Page extract

= = = = = = =

Epilepsy is a common chronic neurological disorders with various etiologies and is characterized by abnormal firing of hyperexcitable neurons, leading to dysfunction in the central nervous system (Sun et al., 2023a). Epilepsy can occur at any age, and >68 million people suffer from this condition worldwide (Sandouka and Shekh-Ahmad, 2021; Liang et al., 2023; Chen et al., 2018). Patients with epilepsy often face the threat of somatic and psychiatric disorders, including anxiety, headache, depression, cognitive impairment and behavior disorders (Yu et al., 2023). Unfortunately, there is currently no therapeutic strategy to alter epileptic seizures or prevent, cease, or cure epilepsy (Sultana et al., 2021). Thus, a precise understanding of the potential molecular mechanism of epilepsy is urgently needed, and novel preventive and therapeutic treatments for epilepsy are urgently needed.

Mounting evidence has demonstrated that neuroinflammation is one of the crucial pathophysiological distinguishing features of epilepsy (Yang et al., 2020; Li et al., 2019). As primary immune cells in hippocampal tissue, microglia are the predominant participants in neuroinflammatory processes (Gibbs-Shelton et al., 2023). Abnormally activated microglia is closely related to a variety of nervous system diseases, including epilepsy, through the participation of various key central nervous system functions ranging from vasculogenesis and neurogenesis to synaptic pruning and myelination (Zhuo et al., 2023; Choi et al., 2023; Lu et al., 2023). In particular, hyperactivation of microglia aggravates hippocampal neuronal injury, leading to epileptogenesis through the secretion of proinflammatory mediators, such as tumor necrosis factor α (TNF-α) and interleukin 6 (IL-6), as well as the proinflammatory enzyme inducible nitric oxide synthase (iNOS) (Rana and Musto, 2018; Fleisher-Berkovich et al., 2023). Furthermore, hyperactivation of microglia creates a neurotoxic, inflammatory microenvironment in the central nervous system, triggering the pathological process of neurological diseases, such as chronic migraine (Jing et al., 2019), amyotrophic lateral sclerosis (Tsuruta et al., 2023; Peng et al., 2023), and Parkinson's disease (Meng et al., 2024; Wang et al., 2024), especially epilepsy seizure (Xiaoying et al., 2020). Therefore, confirming the molecular mechanisms by which microglial activation influences epileptic seizures has become an important and significant research focus.

Ubiquitin-conjugating enzyme 2C (UBE2C), which is encoded by a gene on chromosome 20q13.12, belongs to the E2 ubiquitin-conjugating enzyme family, also known as ubiquitin-conjugating enzyme 10 (UBCH10) (Presta et al., 2020; Luo et al., 2023). UBE2C not only plays a critical role in the ubiquitination and degradation of intracellular proteins but also participates in the regulation of mitosis and the cell cycle (Zhao et al., 2023; Lei et al., 2020; Jiang et al., 2023). A series of recent studies revealed that UBE2C is a proto-oncogene abnormally upregulated in a variety of human tumor tissues and plays a considerable role in promoting tumorigenesis, dissemination and radiotherapy resistance in a variety of cancer types, such as in brain cancer (Domentean et al., 2023), endometrial cancer (Zhao et al., 2023; Liu et al., 2020), and head and neck squamous cell carcinoma (Zhou et al., 2022; Jin et al., 2020). More importantly, it has been reported that UBE2C expression is dramatically increased in hippocampal tissue and from patients with Alzheimer's disease (Blalock et al., 2011; Li et al., 2022). Functionally, the inhibition of UBE2C was found to mitigate amyloid β pathology and memory deficits in APP/PS1 mice by enhancing microglial autophagy (Li et al., 2022). In addition, Wang et al. reported a significant increase in UBE2C expression in CD45+ microglia extracted from 5 × FAD mice (Wang et al., 2020a). Thus, these studies provide novel insights into the role of UBE2C in neurological disorders. However, the expression and function of UBE2C in epilepsy remain poorly understood.

= = = = = = =

Data records
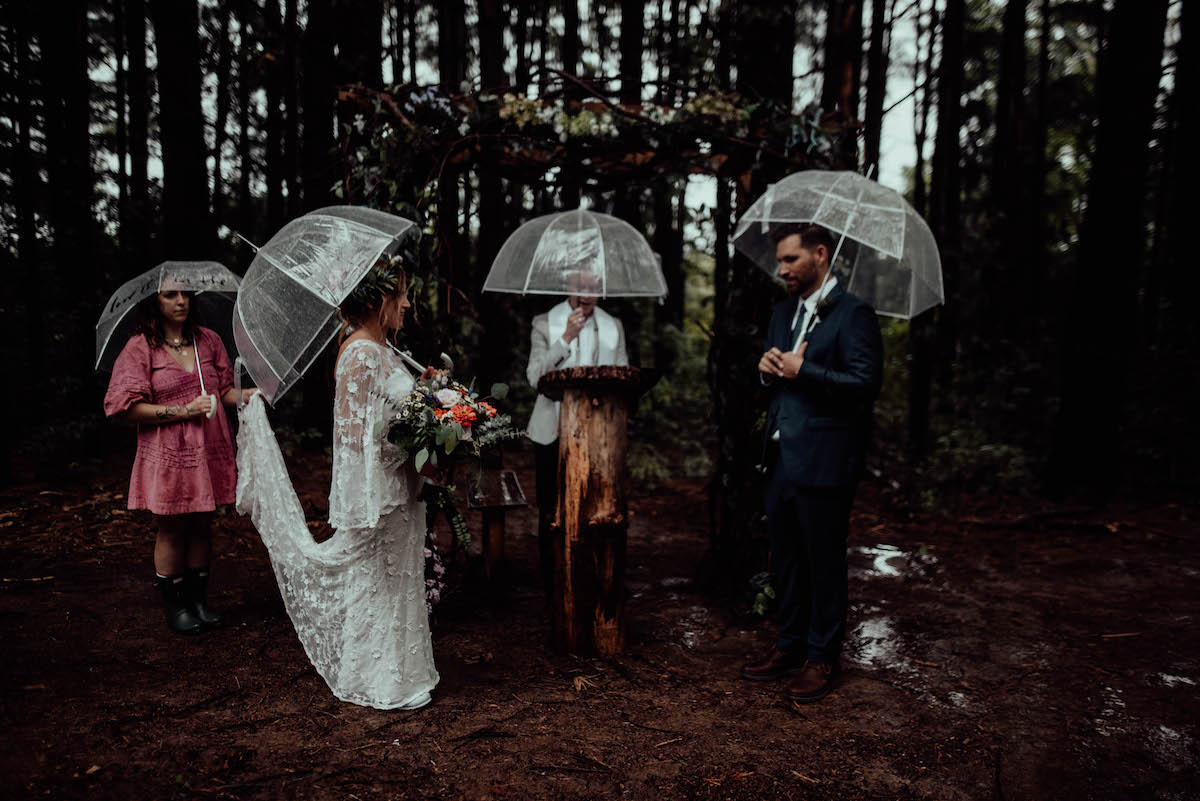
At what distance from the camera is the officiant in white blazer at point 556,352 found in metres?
4.63

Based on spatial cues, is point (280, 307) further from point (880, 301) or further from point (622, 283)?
point (880, 301)

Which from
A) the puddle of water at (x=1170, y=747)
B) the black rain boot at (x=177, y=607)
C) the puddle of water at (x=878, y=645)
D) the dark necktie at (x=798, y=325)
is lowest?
the puddle of water at (x=878, y=645)

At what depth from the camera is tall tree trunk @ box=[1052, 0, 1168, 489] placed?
721cm

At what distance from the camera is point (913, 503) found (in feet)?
27.4

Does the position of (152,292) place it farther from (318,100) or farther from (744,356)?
(318,100)

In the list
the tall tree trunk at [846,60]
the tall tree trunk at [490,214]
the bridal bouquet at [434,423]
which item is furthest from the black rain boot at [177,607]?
the tall tree trunk at [846,60]

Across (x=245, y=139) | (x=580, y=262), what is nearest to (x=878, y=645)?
(x=580, y=262)

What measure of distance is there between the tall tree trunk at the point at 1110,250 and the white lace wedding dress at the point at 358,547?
7.24 m

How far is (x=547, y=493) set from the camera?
4.77 meters

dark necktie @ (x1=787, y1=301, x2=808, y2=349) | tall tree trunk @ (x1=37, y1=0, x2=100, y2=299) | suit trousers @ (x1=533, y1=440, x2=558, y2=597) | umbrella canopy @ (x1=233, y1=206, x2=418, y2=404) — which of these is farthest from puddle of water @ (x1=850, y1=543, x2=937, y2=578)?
tall tree trunk @ (x1=37, y1=0, x2=100, y2=299)

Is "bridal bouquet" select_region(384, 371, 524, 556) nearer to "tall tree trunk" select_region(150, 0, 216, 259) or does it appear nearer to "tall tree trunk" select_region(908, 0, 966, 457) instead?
"tall tree trunk" select_region(150, 0, 216, 259)

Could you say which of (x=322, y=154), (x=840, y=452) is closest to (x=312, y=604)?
(x=840, y=452)

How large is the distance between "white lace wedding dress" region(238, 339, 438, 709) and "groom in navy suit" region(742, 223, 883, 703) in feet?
6.07

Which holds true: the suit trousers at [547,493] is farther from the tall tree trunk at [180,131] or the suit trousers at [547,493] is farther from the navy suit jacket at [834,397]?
the tall tree trunk at [180,131]
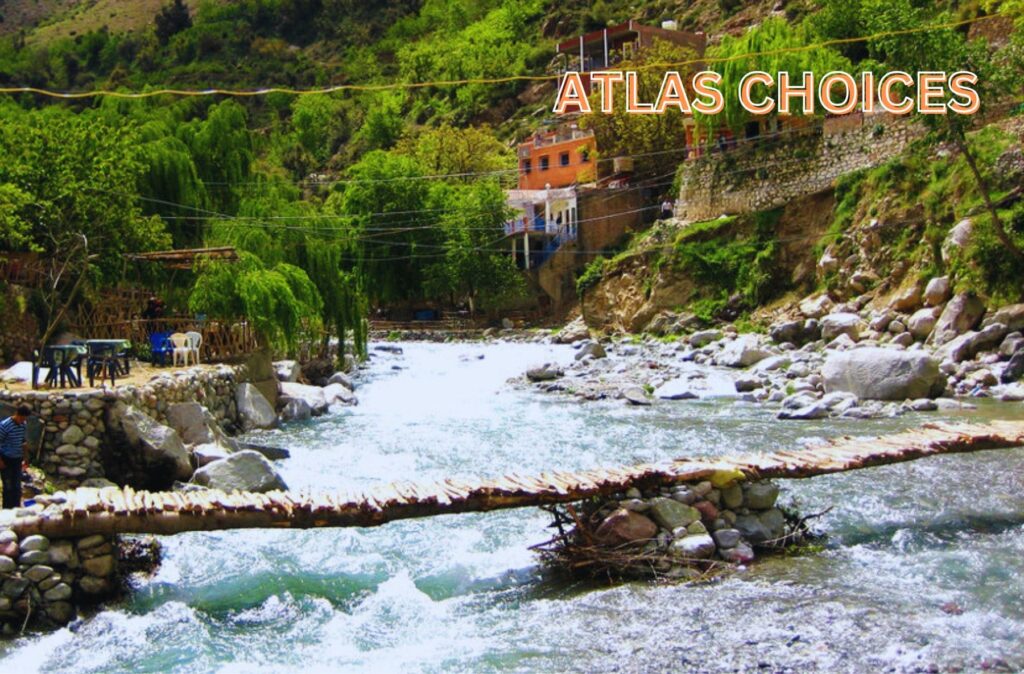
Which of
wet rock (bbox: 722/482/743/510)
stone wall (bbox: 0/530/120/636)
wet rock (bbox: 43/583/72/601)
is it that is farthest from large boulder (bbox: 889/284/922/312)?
wet rock (bbox: 43/583/72/601)

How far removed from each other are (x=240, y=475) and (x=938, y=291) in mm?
18109

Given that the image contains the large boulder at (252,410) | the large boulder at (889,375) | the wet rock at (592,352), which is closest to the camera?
the large boulder at (252,410)

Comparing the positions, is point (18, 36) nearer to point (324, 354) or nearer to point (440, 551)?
point (324, 354)

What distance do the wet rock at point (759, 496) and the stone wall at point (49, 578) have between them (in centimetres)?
586

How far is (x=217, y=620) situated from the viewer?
8625mm

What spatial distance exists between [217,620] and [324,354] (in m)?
19.2

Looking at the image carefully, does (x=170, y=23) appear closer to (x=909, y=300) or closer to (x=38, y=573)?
(x=909, y=300)

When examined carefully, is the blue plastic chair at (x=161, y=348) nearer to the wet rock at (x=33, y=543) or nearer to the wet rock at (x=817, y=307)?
the wet rock at (x=33, y=543)

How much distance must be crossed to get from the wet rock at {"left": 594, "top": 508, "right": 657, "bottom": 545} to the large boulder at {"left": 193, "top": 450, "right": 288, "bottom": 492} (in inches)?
183

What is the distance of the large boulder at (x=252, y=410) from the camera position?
60.9 ft

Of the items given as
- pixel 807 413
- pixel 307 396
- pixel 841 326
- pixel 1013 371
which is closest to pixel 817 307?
pixel 841 326

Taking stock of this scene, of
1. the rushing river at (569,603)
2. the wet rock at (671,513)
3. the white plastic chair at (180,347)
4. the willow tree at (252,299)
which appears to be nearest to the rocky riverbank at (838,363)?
the rushing river at (569,603)

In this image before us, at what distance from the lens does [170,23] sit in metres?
127

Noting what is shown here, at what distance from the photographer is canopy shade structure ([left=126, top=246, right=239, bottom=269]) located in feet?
65.7
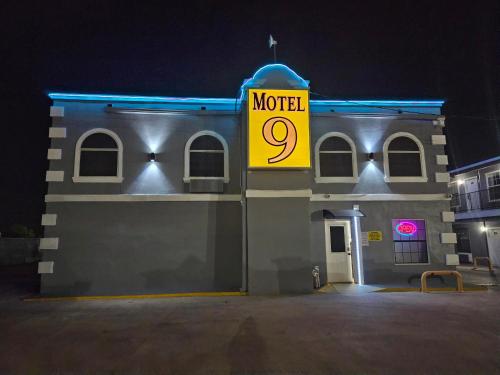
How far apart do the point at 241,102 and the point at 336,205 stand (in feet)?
14.7

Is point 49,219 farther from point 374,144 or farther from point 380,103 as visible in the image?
point 380,103

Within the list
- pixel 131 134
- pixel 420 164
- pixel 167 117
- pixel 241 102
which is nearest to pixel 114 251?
pixel 131 134

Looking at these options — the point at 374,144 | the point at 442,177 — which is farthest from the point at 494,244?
the point at 374,144

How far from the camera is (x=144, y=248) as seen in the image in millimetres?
11266

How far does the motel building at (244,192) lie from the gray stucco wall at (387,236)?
0.11 feet

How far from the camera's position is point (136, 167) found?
456 inches

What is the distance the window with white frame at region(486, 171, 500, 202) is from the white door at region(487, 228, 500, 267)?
1.89 m

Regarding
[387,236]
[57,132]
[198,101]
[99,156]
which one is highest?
[198,101]

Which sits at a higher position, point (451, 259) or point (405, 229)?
point (405, 229)

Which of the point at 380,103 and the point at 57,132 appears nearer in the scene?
the point at 57,132

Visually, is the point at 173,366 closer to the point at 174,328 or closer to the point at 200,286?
the point at 174,328

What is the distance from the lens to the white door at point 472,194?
22.8 metres

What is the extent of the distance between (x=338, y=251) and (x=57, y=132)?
9640 millimetres

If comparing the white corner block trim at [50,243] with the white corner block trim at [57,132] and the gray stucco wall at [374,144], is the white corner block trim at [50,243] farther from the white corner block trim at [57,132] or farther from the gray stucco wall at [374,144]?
the gray stucco wall at [374,144]
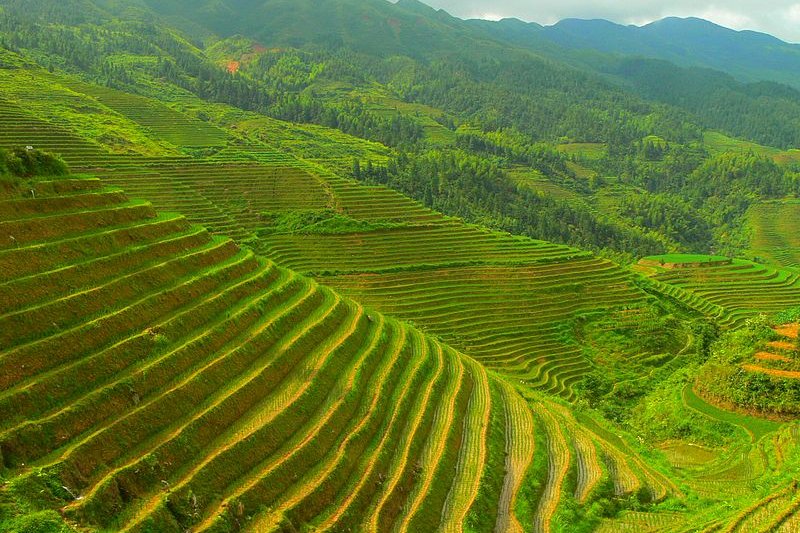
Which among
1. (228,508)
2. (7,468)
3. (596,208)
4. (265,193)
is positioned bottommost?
(596,208)

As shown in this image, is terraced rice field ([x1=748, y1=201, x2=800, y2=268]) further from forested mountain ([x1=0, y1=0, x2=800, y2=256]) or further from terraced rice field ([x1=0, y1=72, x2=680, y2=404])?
terraced rice field ([x1=0, y1=72, x2=680, y2=404])

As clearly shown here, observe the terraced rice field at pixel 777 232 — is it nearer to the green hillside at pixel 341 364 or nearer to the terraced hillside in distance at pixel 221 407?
the green hillside at pixel 341 364

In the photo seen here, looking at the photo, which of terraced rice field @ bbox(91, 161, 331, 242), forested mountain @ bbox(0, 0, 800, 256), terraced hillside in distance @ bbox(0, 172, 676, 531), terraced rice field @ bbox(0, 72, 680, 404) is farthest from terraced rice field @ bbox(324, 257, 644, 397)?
forested mountain @ bbox(0, 0, 800, 256)

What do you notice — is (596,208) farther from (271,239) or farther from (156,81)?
(156,81)

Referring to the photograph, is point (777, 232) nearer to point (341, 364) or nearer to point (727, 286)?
point (727, 286)

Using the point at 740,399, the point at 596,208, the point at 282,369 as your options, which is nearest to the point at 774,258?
the point at 596,208

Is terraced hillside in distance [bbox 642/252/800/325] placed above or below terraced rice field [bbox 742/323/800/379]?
below
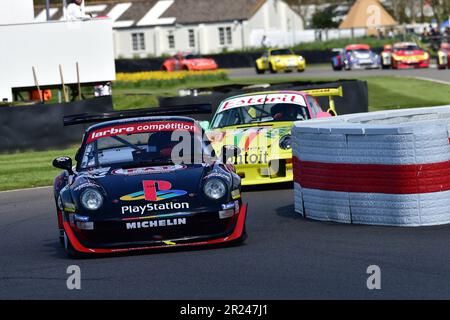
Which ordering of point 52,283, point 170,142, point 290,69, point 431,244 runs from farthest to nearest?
point 290,69
point 170,142
point 431,244
point 52,283

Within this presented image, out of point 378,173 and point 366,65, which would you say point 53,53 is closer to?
point 378,173

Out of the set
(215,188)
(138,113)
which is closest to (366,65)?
(138,113)

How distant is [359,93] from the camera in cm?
2636

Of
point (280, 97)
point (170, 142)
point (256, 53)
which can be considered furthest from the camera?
point (256, 53)

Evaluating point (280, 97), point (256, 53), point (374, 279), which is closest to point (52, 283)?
point (374, 279)

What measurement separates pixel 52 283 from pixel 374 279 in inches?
93.4

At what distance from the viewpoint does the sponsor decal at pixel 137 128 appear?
1067 cm

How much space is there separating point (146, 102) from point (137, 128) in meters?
23.4

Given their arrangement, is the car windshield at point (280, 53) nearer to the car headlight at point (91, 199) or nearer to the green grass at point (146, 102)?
the green grass at point (146, 102)

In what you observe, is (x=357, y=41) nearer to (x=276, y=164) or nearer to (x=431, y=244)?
(x=276, y=164)

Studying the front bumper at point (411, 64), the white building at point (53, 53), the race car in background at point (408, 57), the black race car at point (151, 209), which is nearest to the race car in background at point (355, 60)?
the race car in background at point (408, 57)

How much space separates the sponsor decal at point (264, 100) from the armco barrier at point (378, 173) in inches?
169

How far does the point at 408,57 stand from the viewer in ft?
165

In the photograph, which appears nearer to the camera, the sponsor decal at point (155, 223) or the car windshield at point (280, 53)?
the sponsor decal at point (155, 223)
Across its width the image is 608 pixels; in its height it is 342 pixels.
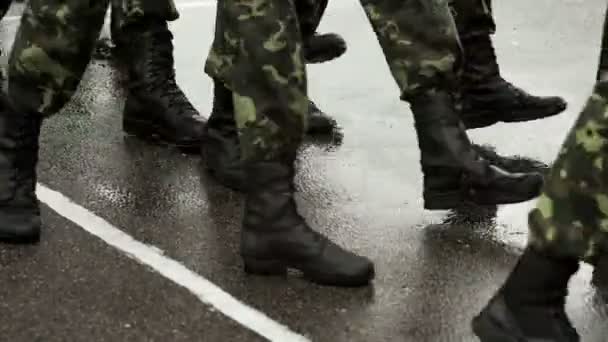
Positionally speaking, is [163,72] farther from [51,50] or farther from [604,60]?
[604,60]

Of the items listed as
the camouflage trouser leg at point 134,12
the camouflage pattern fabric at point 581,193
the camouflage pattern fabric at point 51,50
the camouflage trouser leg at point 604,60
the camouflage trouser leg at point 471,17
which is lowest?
the camouflage trouser leg at point 134,12

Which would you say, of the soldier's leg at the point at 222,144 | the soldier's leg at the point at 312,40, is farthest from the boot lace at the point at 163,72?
the soldier's leg at the point at 312,40

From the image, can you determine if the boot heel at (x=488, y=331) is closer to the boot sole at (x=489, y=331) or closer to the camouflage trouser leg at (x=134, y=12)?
the boot sole at (x=489, y=331)

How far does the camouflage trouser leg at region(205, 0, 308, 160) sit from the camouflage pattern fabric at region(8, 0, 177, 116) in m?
0.41

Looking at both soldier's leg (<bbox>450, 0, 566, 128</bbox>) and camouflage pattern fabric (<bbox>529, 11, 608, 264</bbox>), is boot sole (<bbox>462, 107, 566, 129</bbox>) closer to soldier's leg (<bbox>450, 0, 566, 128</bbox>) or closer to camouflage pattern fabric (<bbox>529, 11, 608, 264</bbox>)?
soldier's leg (<bbox>450, 0, 566, 128</bbox>)

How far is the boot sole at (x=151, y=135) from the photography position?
144 inches

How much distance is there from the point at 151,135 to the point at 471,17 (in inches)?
46.9

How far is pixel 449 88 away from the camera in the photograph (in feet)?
9.31

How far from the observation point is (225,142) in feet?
11.0

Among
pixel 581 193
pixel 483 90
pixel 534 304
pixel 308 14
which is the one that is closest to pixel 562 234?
pixel 581 193

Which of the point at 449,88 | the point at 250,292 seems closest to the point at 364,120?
the point at 449,88

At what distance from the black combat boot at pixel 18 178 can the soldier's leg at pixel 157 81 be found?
77 centimetres

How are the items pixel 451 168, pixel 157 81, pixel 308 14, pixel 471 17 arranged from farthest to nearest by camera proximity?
pixel 308 14 < pixel 157 81 < pixel 471 17 < pixel 451 168

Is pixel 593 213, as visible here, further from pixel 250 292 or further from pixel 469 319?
pixel 250 292
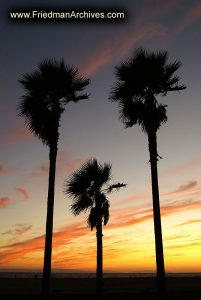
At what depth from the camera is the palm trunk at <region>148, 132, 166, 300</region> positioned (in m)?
14.5

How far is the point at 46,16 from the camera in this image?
53.1ft

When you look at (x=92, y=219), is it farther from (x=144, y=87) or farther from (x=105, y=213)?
(x=144, y=87)

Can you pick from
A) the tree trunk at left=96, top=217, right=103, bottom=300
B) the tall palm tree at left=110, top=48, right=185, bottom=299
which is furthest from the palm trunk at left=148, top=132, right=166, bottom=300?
the tree trunk at left=96, top=217, right=103, bottom=300

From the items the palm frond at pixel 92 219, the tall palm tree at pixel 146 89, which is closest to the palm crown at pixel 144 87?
the tall palm tree at pixel 146 89

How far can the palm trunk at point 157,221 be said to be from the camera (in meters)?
14.5

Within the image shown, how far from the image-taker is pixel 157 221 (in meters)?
15.1

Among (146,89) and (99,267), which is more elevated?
(146,89)
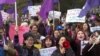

= = = = = = =

Task set
[A] Set down the part of the epilepsy passage that opens with the words "Epilepsy is a" and closes with "are urgently needed.", copying it exactly.
[B] According to the epilepsy passage, on which chromosome is the gene that encodes UBE2C located?

Completed exercise
[A]
Epilepsy is a common chronic neurological disorders with various etiologies and is characterized by abnormal firing of hyperexcitable neurons, leading to dysfunction in the central nervous system (Sun et al., 2023a). Epilepsy can occur at any age, and >68 million people suffer from this condition worldwide (Sandouka and Shekh-Ahmad, 2021; Liang et al., 2023; Chen et al., 2018). Patients with epilepsy often face the threat of somatic and psychiatric disorders, including anxiety, headache, depression, cognitive impairment and behavior disorders (Yu et al., 2023). Unfortunately, there is currently no therapeutic strategy to alter epileptic seizures or prevent, cease, or cure epilepsy (Sultana et al., 2021). Thus, a precise understanding of the potential molecular mechanism of epilepsy is urgently needed, and novel preventive and therapeutic treatments for epilepsy are urgently needed.

[B] Chromosome 20q13.12